The Information Commissioner's Office (ICO) is investigating a complaint about a data breach involving members of the Women Against State Pensions Inequality (Waspi) campaign.
Earlier this month the new board of the Waspi campaign claimed former directors have been using the organisation’s databases to poll members about whether they should be reinstated to the leadership.
They alleged the data of certain members was not rightfully accessed in an attempt to oust co-founder of the campaign group Anne Keen and her current board management.
Waspi’s board reformed following a recent leadership spat which saw five directors resign to be replaced by four new ones on 21 February.
The ICO confirmed today (16 April) it had received a complaint about this allegation and is looking into the facts.
An ICO spokesperson said: "We have been made aware of an alleged incident relating to the personal data of members of Waspi Ltd and are making enquiries."

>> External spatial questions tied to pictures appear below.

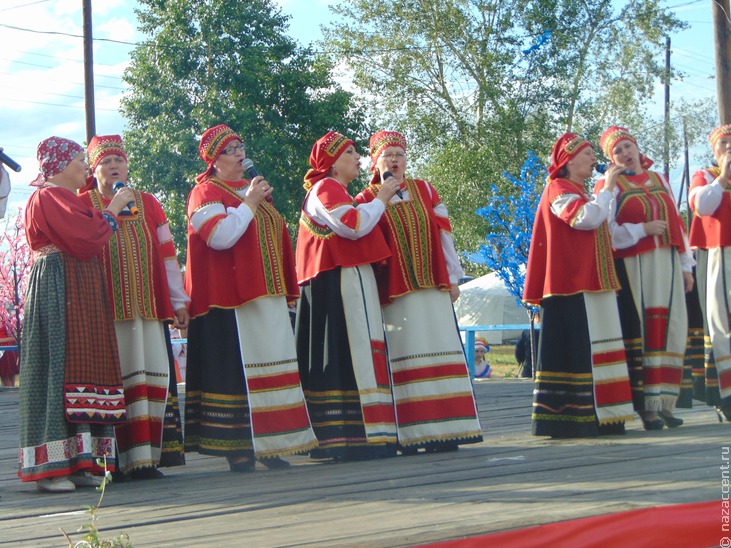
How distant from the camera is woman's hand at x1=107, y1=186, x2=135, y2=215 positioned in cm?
524

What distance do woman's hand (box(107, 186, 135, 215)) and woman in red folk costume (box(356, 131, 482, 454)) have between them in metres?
1.34

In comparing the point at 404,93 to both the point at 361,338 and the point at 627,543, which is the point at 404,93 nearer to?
the point at 361,338

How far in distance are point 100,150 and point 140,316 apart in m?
0.91

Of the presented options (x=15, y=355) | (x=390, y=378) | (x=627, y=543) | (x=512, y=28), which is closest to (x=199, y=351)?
(x=390, y=378)

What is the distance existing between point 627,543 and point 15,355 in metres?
14.8

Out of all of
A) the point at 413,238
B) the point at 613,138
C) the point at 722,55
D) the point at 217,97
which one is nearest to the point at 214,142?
the point at 413,238

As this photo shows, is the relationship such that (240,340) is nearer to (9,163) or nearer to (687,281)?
(9,163)

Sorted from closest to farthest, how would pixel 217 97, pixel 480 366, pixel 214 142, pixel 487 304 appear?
pixel 214 142
pixel 480 366
pixel 217 97
pixel 487 304

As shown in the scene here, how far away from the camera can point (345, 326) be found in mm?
5609

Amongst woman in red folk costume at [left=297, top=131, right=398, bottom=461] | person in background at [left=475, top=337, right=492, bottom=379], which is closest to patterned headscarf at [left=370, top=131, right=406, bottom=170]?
woman in red folk costume at [left=297, top=131, right=398, bottom=461]

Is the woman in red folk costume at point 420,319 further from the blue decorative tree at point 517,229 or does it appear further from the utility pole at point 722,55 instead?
the blue decorative tree at point 517,229

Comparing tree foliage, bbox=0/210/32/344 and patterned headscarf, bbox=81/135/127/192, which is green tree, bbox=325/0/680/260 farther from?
patterned headscarf, bbox=81/135/127/192

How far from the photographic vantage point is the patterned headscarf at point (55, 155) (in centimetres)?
515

The Waspi campaign is fighting to help women affected by an increase in the state pension age to 65 – the same age as for men.
The movement claims the 1995 Conservative government's plans to increase the women's state pension age were implemented unfairly, with little or no personal notice.
The group also said changes were implemented faster than promised with the 2011 Pension Act and left women with no time to make alternative plans, leading to devastating consequences.
But recent infighting has rendered the campaign politically ineffective, some have claimed.
Although Waspi maintains it is still going strong, a planned court case against the government has all but fallen apart.
Meanwhile, a group of MPs is planning to present solutions for the affected women by the end of this month.
The All-Party Parliamentary Group (APPG) on State Pension Inequality for Women is producing a report, based on a survey of several women's groups, including Waspi.